## START

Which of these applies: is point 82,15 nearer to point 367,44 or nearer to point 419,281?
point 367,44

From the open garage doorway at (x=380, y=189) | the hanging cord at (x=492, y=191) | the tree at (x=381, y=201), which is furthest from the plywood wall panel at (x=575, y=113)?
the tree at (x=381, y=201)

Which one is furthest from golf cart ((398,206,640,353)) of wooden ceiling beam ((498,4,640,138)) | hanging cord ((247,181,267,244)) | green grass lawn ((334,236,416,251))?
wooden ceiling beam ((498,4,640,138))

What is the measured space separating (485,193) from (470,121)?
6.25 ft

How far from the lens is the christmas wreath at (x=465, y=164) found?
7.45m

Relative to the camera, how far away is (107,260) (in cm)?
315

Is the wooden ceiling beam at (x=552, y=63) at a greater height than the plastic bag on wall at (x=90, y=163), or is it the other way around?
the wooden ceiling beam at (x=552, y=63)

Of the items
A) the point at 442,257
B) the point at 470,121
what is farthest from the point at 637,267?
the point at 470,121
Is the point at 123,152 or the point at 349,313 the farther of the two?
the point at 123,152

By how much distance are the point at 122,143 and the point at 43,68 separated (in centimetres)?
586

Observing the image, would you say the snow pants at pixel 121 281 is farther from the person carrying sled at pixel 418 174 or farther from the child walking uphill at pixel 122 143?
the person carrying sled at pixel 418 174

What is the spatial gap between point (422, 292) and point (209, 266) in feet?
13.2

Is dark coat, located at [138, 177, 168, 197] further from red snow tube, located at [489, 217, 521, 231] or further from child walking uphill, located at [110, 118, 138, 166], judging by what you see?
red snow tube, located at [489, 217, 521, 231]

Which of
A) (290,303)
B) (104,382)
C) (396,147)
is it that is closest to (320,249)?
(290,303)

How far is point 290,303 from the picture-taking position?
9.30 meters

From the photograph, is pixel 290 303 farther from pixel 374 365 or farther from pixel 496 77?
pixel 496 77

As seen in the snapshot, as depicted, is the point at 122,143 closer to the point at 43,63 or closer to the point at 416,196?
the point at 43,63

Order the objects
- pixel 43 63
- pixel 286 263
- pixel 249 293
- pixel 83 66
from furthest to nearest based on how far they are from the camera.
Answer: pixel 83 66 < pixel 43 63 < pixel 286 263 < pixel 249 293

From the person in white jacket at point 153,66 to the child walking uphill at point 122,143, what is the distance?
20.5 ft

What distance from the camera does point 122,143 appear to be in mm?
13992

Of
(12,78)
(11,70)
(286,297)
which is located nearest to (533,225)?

## END

- **PROBLEM STATEMENT**
Please reproduce all of the entries above word for word, changing nothing.

- **RESPONSE FOR THIS EXERCISE**
Which of these applies: is point 82,15 nearer to point 367,44 or nearer to point 419,281?
point 367,44

From the open garage doorway at (x=380, y=189) | the hanging cord at (x=492, y=191) | the tree at (x=381, y=201), which is furthest from the plywood wall panel at (x=575, y=113)?
the tree at (x=381, y=201)

Which one is furthest from golf cart ((398,206,640,353)) of wooden ceiling beam ((498,4,640,138)) | hanging cord ((247,181,267,244)) | green grass lawn ((334,236,416,251))?
wooden ceiling beam ((498,4,640,138))

What is the measured space separating (485,193) from (470,121)?
6.25 ft

How far from the lens is the christmas wreath at (x=465, y=164) found?
7.45m

Relative to the camera, how far away is (107,260) (in cm)?
315

Is the wooden ceiling beam at (x=552, y=63) at a greater height than the plastic bag on wall at (x=90, y=163), or is it the other way around?
the wooden ceiling beam at (x=552, y=63)

Of the items
A) the point at 442,257
B) the point at 470,121
what is farthest from the point at 637,267?
the point at 470,121
Is the point at 123,152 or the point at 349,313 the farther of the two?
the point at 123,152

By how much distance are the point at 122,143 and the point at 43,68 separated (in centimetres)?
586

Observing the image, would you say the snow pants at pixel 121 281 is farther from the person carrying sled at pixel 418 174 or farther from the child walking uphill at pixel 122 143?
the person carrying sled at pixel 418 174

What is the spatial gap between point (422, 292) and point (209, 266) in feet?
13.2

Is dark coat, located at [138, 177, 168, 197] further from red snow tube, located at [489, 217, 521, 231] or further from child walking uphill, located at [110, 118, 138, 166], judging by what you see?
red snow tube, located at [489, 217, 521, 231]

Which of
A) (290,303)
B) (104,382)
C) (396,147)
is it that is closest to (320,249)?
(290,303)

How far is point 290,303 from the picture-taking position?
9.30 meters

From the photograph, is pixel 290 303 farther from pixel 374 365 or farther from pixel 496 77?
pixel 496 77

As seen in the snapshot, as depicted, is the point at 122,143 closer to the point at 43,63 or closer to the point at 416,196?
the point at 43,63

Order the objects
- pixel 43 63
- pixel 286 263
- pixel 249 293
- pixel 83 66
from furthest to nearest based on how far they are from the camera.
Answer: pixel 83 66 < pixel 43 63 < pixel 286 263 < pixel 249 293

From the person in white jacket at point 153,66 to the child walking uphill at point 122,143, what is the distance?
20.5 ft

What distance from the camera does point 122,143 appear to be in mm?
13992

Of
(12,78)
(11,70)
(286,297)
which is located nearest to (533,225)?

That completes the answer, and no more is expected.